Saturday, March 5, 2016


The urinal flushed slowly, the drain showed signs of having been snaked, long metallic scratches disappeared into darkness.  Only cold water issued forth from the faucet at a languid rate, no soap was found, the light buzzed dimly overhead.  All of these signs of decay had crept in over time, unnoticed, appearing over the years until the once shiny and proud little restaurant was a dingy hole that few would dare visit but those old customers with failing eyesight and indiscriminate olfactory sensibilities.

Frank looked at the stained linoleum floor beneath his feet as he fried another egg, perhaps the millionth, on a darkened griddle that heated unevenly and no amount of effort could really scrape clean.  A cockroach made a break from the darkness and darted between his worn and faded black shoes, eliciting mild amusement in the sleepy reaches of his mind.  Indifference had become such a constant companion that the weight of it on him, though heavier than chains, was comfortable and easy.  He flipped the egg sloppily onto the chipped ceramic plate and set it on the ledge, "order up".  His voice was gravelly, heavy with phlegm and constrained by the excess body weight he carried, giving it an unpleasant tone that only his patrons and employees could love.

It was at that moment that something new caught his eye.  Sitting on the other side of the diner was a old gentleman with thick glasses, unkempt hair and an untucked plaid shirt.  He was carefully taping a hand lettered sign to the wall of the diner in the booth he occupied.  Tammy, the long suffering waitress, took the solitary fried egg, priced at forty five cents, and place the plate in front of the gentleman.  She spoke with him quietly for a few minutes, he looking at his egg with great deliberation, she shaking her head, he looking at his sign, hanging his head, looking down, then after a moment, taking the sign down and handing it to her.  She put her hand on his shoulder and said something quiet and private to him that made him look up at her.

Frank could see a tear running down his face, but he was smiling broadly.  As Tammy turned towards him, he felt frozen in place.  Tears streamed down her face as well.  She came into the kitchen and handed him the sign without a word.

"Companion wanted.  Kind Person.  Live in home."  The address and phone number were local.  Frank looked over at the man who was gingerly dissecting his one egg and eating each bite with a dash of pepper.  He had a stack of photocopies of the sign with him.

Frank returned to the grill and scraped a clean spot about as clean as he could, pushing down hard enough to make the spatula squeak.  He cracked two more eggs and buttered a piece of toast.  He laid out three pieces of bacon and cooked them crisp but not burnt.

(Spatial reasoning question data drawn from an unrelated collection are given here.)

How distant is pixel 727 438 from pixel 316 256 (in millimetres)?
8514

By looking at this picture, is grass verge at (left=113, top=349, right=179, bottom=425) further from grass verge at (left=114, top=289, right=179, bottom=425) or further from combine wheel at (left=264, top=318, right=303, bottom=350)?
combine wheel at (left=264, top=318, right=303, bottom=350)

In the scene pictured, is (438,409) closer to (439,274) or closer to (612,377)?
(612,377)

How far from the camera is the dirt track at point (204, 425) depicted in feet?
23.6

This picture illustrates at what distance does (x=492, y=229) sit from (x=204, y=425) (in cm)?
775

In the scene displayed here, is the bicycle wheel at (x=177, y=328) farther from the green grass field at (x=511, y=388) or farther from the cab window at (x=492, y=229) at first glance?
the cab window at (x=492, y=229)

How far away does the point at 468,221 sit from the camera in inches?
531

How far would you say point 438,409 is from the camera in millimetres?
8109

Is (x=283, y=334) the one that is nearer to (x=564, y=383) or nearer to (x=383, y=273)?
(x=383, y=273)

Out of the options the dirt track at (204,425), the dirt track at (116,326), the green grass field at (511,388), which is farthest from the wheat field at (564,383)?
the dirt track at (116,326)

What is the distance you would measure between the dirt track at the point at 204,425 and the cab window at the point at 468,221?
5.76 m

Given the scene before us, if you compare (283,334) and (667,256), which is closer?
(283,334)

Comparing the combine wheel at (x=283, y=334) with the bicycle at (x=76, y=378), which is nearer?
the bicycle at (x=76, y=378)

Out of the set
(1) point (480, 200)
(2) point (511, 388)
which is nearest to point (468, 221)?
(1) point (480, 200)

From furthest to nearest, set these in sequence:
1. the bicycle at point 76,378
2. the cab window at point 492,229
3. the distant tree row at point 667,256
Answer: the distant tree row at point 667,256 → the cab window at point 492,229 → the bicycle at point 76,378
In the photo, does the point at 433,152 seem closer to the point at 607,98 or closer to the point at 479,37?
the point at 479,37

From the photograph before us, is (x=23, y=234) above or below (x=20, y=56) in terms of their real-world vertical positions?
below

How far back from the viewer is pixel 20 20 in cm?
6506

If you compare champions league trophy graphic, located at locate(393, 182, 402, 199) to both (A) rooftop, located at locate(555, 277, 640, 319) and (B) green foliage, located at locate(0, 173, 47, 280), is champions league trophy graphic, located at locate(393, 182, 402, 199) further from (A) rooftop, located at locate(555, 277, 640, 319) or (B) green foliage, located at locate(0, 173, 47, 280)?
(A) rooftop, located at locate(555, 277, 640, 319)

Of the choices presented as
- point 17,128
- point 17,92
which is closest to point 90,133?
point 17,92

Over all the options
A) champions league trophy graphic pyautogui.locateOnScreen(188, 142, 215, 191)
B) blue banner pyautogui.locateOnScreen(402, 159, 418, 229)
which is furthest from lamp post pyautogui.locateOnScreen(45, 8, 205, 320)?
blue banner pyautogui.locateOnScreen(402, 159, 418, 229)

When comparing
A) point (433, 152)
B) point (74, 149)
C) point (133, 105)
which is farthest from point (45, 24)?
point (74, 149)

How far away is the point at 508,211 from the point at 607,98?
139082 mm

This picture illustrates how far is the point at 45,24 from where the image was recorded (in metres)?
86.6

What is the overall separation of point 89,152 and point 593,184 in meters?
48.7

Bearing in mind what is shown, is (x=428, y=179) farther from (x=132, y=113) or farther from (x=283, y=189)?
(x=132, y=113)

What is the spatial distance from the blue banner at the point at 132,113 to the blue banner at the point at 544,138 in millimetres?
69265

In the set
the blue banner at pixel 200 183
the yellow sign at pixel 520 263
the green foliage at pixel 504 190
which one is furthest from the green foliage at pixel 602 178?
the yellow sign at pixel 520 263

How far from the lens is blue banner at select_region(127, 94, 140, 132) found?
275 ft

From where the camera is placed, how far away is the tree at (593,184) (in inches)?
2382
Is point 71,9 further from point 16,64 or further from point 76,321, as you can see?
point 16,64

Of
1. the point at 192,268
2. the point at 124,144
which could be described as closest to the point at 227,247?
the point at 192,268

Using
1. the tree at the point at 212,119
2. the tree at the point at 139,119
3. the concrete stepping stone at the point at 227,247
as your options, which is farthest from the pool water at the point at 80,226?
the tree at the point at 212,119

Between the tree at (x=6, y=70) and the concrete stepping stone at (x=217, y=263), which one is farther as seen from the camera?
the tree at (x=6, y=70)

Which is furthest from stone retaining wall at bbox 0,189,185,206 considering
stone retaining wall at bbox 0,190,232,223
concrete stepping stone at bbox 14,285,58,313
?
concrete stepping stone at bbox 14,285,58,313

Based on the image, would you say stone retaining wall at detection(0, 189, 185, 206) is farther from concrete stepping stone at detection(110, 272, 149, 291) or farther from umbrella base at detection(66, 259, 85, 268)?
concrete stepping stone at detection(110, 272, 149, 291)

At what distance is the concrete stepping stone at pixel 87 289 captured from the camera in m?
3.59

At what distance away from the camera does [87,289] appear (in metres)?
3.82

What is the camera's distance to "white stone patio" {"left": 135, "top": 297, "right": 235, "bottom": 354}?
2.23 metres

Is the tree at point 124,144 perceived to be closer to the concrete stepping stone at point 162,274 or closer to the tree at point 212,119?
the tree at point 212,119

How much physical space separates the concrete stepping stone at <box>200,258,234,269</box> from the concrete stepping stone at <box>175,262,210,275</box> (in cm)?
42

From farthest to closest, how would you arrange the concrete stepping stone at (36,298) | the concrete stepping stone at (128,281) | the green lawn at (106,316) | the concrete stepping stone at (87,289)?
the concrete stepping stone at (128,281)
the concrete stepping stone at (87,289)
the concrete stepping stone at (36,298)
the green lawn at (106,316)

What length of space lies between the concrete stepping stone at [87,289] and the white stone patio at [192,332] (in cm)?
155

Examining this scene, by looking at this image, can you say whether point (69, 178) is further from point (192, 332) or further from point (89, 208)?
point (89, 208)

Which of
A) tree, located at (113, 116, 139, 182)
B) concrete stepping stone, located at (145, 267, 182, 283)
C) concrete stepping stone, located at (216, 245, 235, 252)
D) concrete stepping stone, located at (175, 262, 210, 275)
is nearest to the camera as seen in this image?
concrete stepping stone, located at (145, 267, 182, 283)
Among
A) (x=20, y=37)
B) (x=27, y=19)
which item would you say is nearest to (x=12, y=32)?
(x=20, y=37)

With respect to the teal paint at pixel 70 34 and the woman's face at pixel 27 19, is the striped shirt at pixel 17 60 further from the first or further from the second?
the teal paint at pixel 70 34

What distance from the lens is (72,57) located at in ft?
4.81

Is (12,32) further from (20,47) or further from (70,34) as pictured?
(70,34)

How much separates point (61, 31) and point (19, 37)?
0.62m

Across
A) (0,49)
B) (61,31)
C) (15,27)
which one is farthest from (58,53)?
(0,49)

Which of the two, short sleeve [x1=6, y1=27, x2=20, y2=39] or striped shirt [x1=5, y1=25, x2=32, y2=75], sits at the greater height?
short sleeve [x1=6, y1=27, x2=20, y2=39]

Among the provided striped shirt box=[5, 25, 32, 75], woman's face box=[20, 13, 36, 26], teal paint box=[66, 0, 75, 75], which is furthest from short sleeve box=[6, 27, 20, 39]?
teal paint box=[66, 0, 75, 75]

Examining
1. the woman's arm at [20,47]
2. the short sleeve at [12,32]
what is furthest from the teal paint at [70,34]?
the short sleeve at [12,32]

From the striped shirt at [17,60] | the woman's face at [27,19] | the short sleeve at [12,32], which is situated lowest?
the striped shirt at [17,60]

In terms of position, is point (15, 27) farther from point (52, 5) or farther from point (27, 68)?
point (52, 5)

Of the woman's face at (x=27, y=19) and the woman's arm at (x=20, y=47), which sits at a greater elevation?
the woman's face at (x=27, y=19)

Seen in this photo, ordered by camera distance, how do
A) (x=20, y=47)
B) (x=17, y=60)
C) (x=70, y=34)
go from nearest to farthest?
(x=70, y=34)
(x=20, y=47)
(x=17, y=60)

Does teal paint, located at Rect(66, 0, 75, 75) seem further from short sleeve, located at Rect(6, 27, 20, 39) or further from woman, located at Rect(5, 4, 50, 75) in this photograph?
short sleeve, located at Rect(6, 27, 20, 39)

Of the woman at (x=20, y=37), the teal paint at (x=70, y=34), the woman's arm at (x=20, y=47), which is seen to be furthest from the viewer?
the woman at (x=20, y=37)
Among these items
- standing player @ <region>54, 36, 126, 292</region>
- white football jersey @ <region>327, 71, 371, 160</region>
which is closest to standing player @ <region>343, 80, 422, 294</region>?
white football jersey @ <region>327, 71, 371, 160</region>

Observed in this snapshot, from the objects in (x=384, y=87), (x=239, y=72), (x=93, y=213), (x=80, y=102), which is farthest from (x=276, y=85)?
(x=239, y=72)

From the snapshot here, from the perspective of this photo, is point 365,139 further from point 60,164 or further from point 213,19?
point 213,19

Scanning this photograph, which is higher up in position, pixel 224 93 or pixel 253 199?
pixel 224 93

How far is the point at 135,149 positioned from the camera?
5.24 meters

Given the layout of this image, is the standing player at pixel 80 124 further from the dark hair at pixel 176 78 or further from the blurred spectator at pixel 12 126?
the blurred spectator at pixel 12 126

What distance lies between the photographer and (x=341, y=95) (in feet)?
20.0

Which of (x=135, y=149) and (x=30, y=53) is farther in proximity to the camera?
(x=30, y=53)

Tammy looked up 5 minutes later from wiping the counter.  The man with the signs was sipping his water as Frank exited his usual domain, carrying the plate himself, he set it down in front of the man and in his coarse voice said, "On the house, brother."  He looked over at Tammy and said, "bring us two coffees, Babe."  Tears flowed afresh from her eyes as she broke into a wide smile and set about pouring the coffee out into two stained and cracked mugs.

Frank sat down and looked the man in the face.  He recognized him.  He had seen him wandering the streets of town, picking up cans and trash, throwing out one and keeping the other to take to the scrappers.  He realized he had known this man for years, but had never really known him.  He wasn't homeless, just poor, simple and alone.  But not today.